Assim, eu continuei a fingir, e desta vez, não olhei para trás. Mas posso dizer, com toda a certeza, que ainda sim sentia os olhos do Papa Borgia em meu corpo, e isso me causava náusea. Cecília tombou comigo, e preocupada, perguntou:

– O que você tem menina? - Eu dei um sorriso de canto.

– Eu vou me encontrar com Cesare Borgia. - Sorri ainda mais. - Mas não fale nada para meu pai ou para algum convidado, eles pensam que eu estou saindo por que estou com dor de cabeça. Te peço um favor, Cecília. Enrole o meu pai. Invente histórias. Sirva comidas. Cante, dance. Mas por favor, não deixe ele estragar minha noite com o meu príncipe encantado.

– Vou fazer o que estiver ao meu alcance, princesa. - Com um sorriso maternal no rosto, ela caminhou em direção a mesa, mas á essa altura eu já havia corrido o mais rápido que pudia para o jardim.

Quando me dei conta, Cesare já estava lá. Quase não deu para notá-lo em meio a escuridão, me sentei em um banco para retirar os meus sapatos e depois olhei para ele. Mas... Onde estava Cesare? Ele sumiu.

Senti uma onda de calor no meu pescoço e eu sabia que era ele.

– Você é a mulher mais bonita de toda a Itália, sabia disso? - Dizia ele, beijando meu pescoço.

– Pra quantas mulheres você já disse isso? - Me forcei a sorrir.

– Você não é como as outras, você é diferente. - Ele me virou bruscamente e me fez o encarar. Seus olhos estavam fixados nos meus, e ele acariciava meu rosto com uma das mãos. - Você é uma Machiavelli.

– Então sou melhor que as outras por causa de um nome? - Arqueei uma sobrancelha. - Muito gentil de sua parte, mas não, se quiser outra Machiavelli tenho uma prima - Ele me puxou pra mais perto.

– Eu quero você, Giorgia. - Ele me beijou com tanta intensidade que fiquei sem ar. - Você precisa de um apelido, o que acha de arrumarmos um? Giorgia é um nome muito complexo para dizê-lo todo minuto que eu for te chamar.

– E qual seria esse apelido? - Dei um sorriso.

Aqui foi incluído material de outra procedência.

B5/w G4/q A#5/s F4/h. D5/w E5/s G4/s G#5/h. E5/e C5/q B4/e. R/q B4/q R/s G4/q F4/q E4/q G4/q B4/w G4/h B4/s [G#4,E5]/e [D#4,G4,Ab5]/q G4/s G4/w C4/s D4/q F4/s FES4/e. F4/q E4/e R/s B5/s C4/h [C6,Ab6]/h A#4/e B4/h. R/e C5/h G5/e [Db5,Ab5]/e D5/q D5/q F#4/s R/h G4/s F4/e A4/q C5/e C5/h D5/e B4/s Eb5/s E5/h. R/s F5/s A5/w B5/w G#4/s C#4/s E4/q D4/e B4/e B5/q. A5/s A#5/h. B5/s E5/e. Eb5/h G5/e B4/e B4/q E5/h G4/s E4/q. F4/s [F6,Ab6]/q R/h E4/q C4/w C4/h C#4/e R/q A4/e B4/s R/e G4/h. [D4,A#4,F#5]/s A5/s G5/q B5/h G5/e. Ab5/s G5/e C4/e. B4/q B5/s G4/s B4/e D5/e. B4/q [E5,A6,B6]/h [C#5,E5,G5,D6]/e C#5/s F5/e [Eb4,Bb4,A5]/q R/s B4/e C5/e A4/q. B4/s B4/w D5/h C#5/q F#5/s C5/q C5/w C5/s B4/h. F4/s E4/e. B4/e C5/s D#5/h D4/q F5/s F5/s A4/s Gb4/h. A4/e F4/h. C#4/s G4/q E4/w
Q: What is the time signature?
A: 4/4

De repente, ouvimos passos vindos em nossa direção, rapidamente Cesare se escondeu no meio das sombras, me deixando no meio do jardim sozinha. Vi uma sombra vindo até mim, mas não conseguia dizer quem era. Só quando se aproximou mais e eu pude sentir o cheiro de sua arrogância. Lucrezia.

– Olá, bastarda.

– O que você quer? - Perguntei sem rodeios.

– Quero que você fique longe do meu irmão, do meu pai, da minha família, da minha Roma. Não sei que tipo de feitiço você está jogando neles, mas quando eu descobrir, irei mandá-la para a fogueira, e lá estarei eu, toda sorridente vendo você queimar.

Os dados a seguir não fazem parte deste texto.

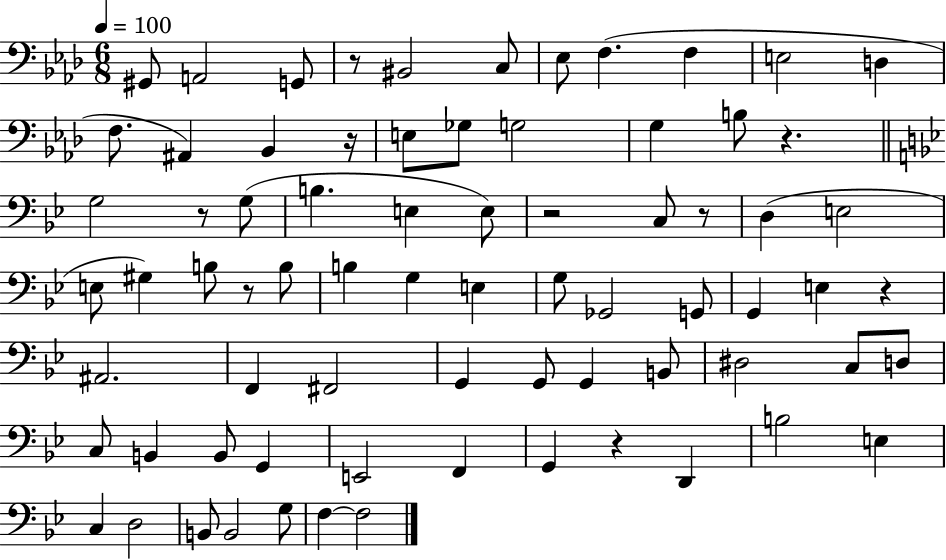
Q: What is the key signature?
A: AES major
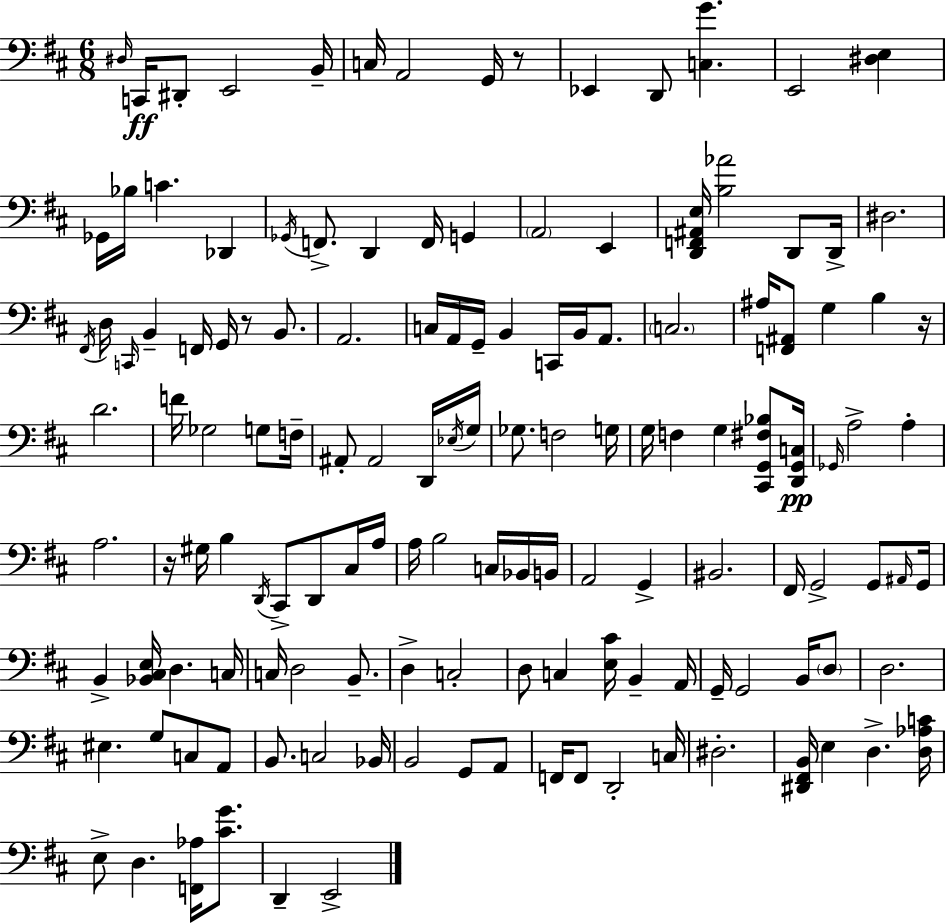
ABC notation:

X:1
T:Untitled
M:6/8
L:1/4
K:D
^D,/4 C,,/4 ^D,,/2 E,,2 B,,/4 C,/4 A,,2 G,,/4 z/2 _E,, D,,/2 [C,G] E,,2 [^D,E,] _G,,/4 _B,/4 C _D,, _G,,/4 F,,/2 D,, F,,/4 G,, A,,2 E,, [D,,F,,^A,,E,]/4 [B,_A]2 D,,/2 D,,/4 ^D,2 ^F,,/4 D,/4 C,,/4 B,, F,,/4 G,,/4 z/2 B,,/2 A,,2 C,/4 A,,/4 G,,/4 B,, C,,/4 B,,/4 A,,/2 C,2 ^A,/4 [F,,^A,,]/2 G, B, z/4 D2 F/4 _G,2 G,/2 F,/4 ^A,,/2 ^A,,2 D,,/4 _E,/4 G,/4 _G,/2 F,2 G,/4 G,/4 F, G, [^C,,G,,^F,_B,]/2 [D,,G,,C,]/4 _G,,/4 A,2 A, A,2 z/4 ^G,/4 B, D,,/4 ^C,,/2 D,,/2 ^C,/4 A,/4 A,/4 B,2 C,/4 _B,,/4 B,,/4 A,,2 G,, ^B,,2 ^F,,/4 G,,2 G,,/2 ^A,,/4 G,,/4 B,, [_B,,^C,E,]/4 D, C,/4 C,/4 D,2 B,,/2 D, C,2 D,/2 C, [E,^C]/4 B,, A,,/4 G,,/4 G,,2 B,,/4 D,/2 D,2 ^E, G,/2 C,/2 A,,/2 B,,/2 C,2 _B,,/4 B,,2 G,,/2 A,,/2 F,,/4 F,,/2 D,,2 C,/4 ^D,2 [^D,,^F,,B,,]/4 E, D, [D,_A,C]/4 E,/2 D, [F,,_A,]/4 [^CG]/2 D,, E,,2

– Não são meus os boatos de que sou uma bruxa, não é mesmo, Lucrezia? - Eu dei um passo adiante, estava ganhando poder. - Se minha beleza os enfeitiça, não posso fazer nada a esse respeito, á não ser ficar parada, e é exatamente isso que estou fazendo. Como você disse, sou uma bastarda e não posso fazer nada pra mudar isso, mas afinal, disso toda Florença já sabe.

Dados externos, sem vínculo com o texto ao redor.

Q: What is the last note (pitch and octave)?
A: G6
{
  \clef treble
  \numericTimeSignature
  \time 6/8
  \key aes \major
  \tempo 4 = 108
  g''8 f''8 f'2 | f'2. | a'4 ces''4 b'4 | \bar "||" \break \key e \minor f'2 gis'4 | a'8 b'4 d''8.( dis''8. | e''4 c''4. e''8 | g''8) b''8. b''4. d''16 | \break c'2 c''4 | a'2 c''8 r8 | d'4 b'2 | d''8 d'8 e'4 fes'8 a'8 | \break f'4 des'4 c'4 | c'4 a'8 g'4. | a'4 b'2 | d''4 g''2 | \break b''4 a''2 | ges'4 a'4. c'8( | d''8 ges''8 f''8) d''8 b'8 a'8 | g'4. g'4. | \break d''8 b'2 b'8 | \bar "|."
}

Roma sabe que você mantem relações com os empregados? - Ela me encarou com desdem e um certo medo. - Não queira me ter como inimiga, Borgia. Sou mais influente e melhor do que você pensa.

– O fato de você ser uma Machiavelli me dá náusea, Giorgia. - Ela me deu as costas enquanto eu sorria. Eu ganhei.